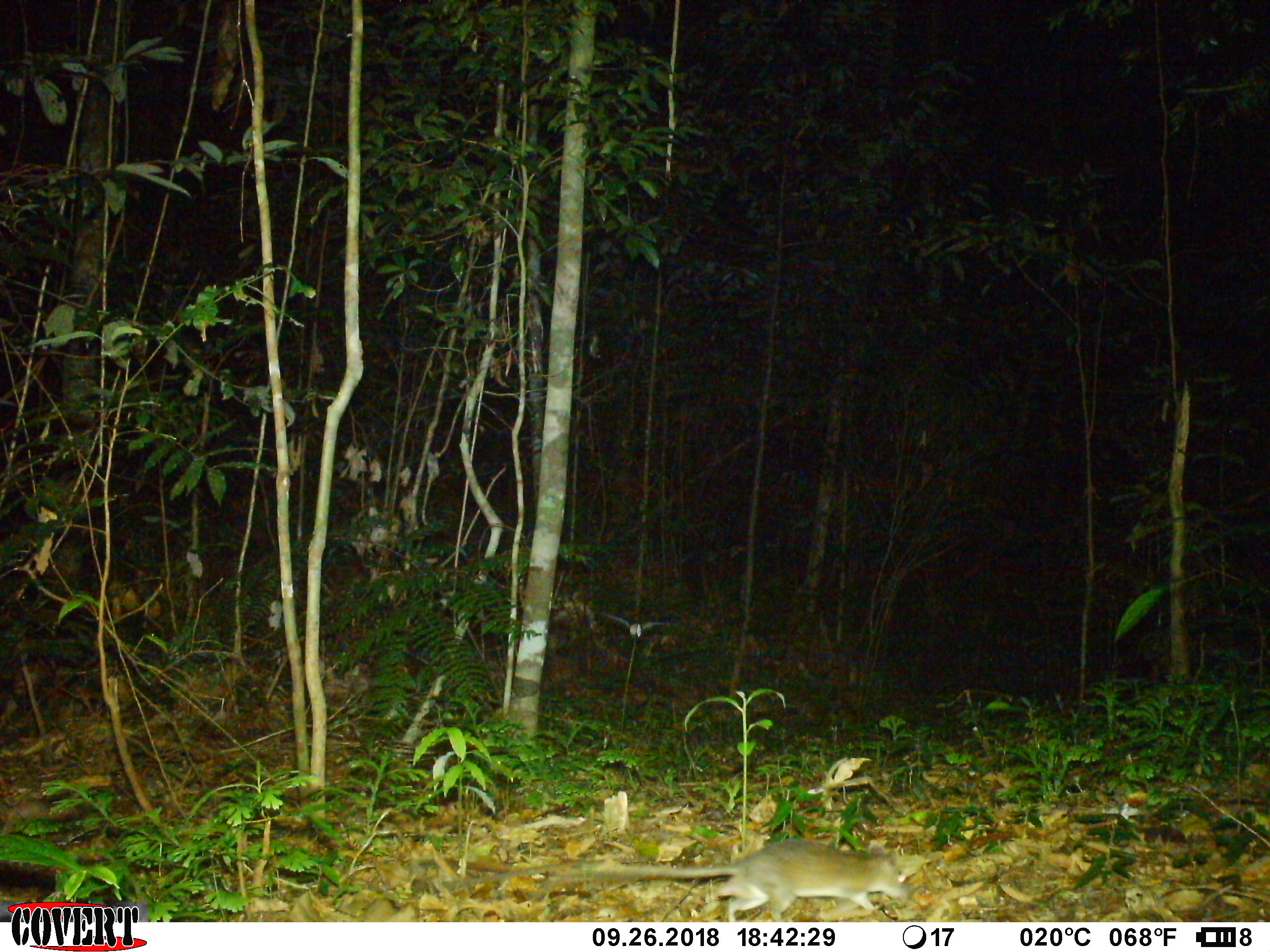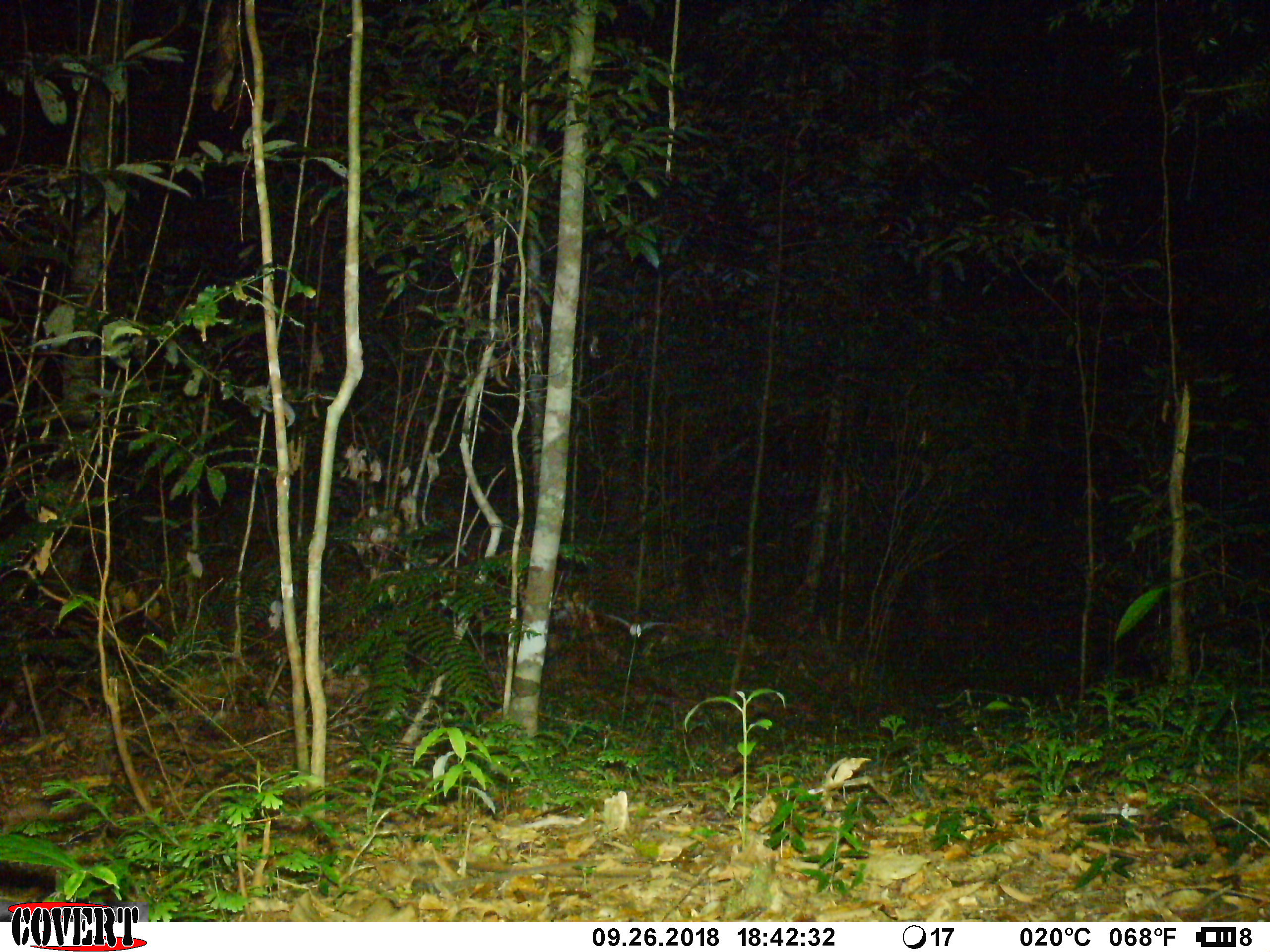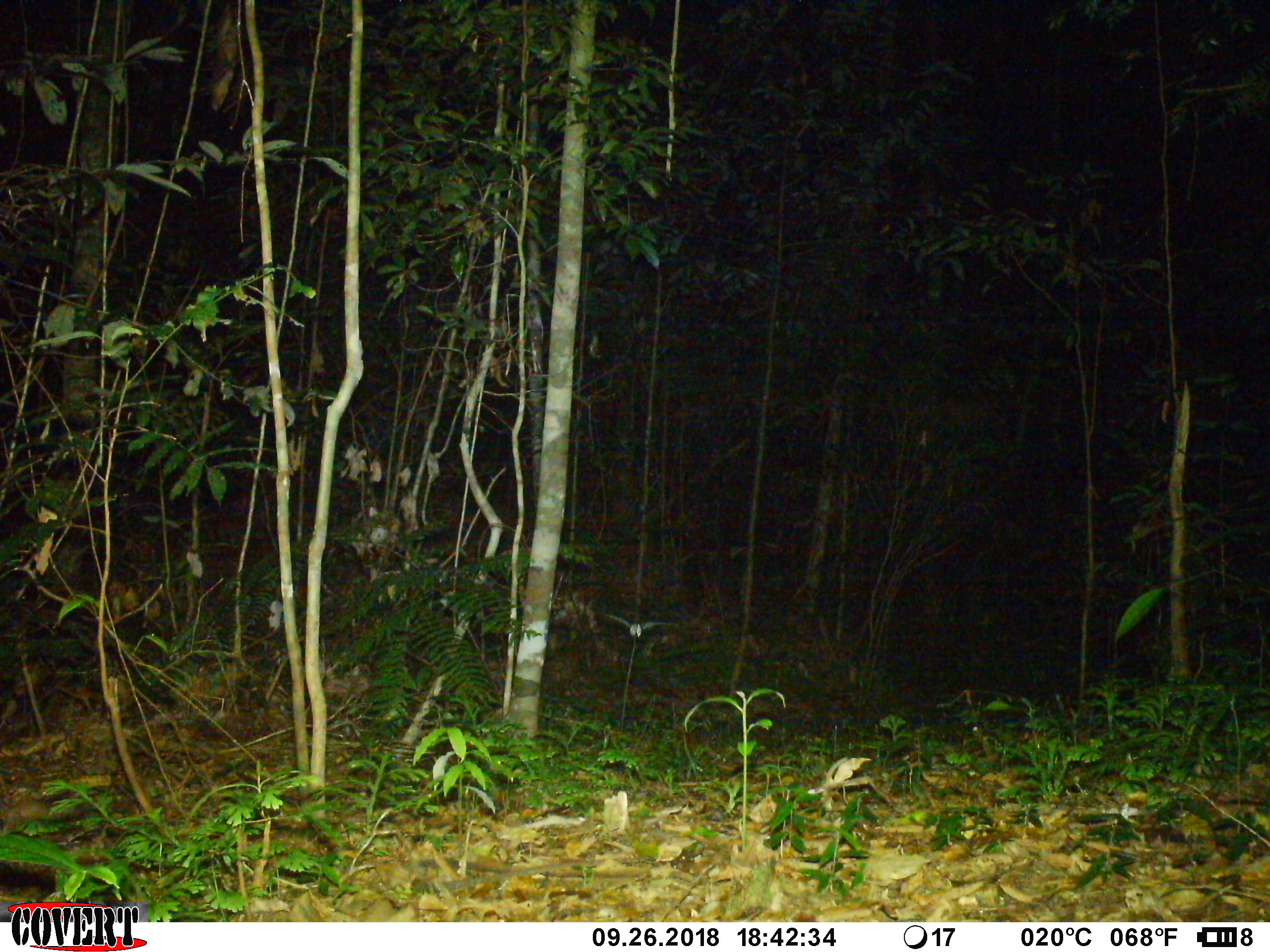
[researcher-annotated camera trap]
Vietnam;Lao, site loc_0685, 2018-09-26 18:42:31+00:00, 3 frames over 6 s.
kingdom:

Required work: Output the full listing verbatim; pictures stay out.

Your response:
[researcher-annotated camera trap]
Vietnam;Lao, site loc_0685, 2018-09-26 18:42:31+00:00, 3 frames over 6 s.
kingdom:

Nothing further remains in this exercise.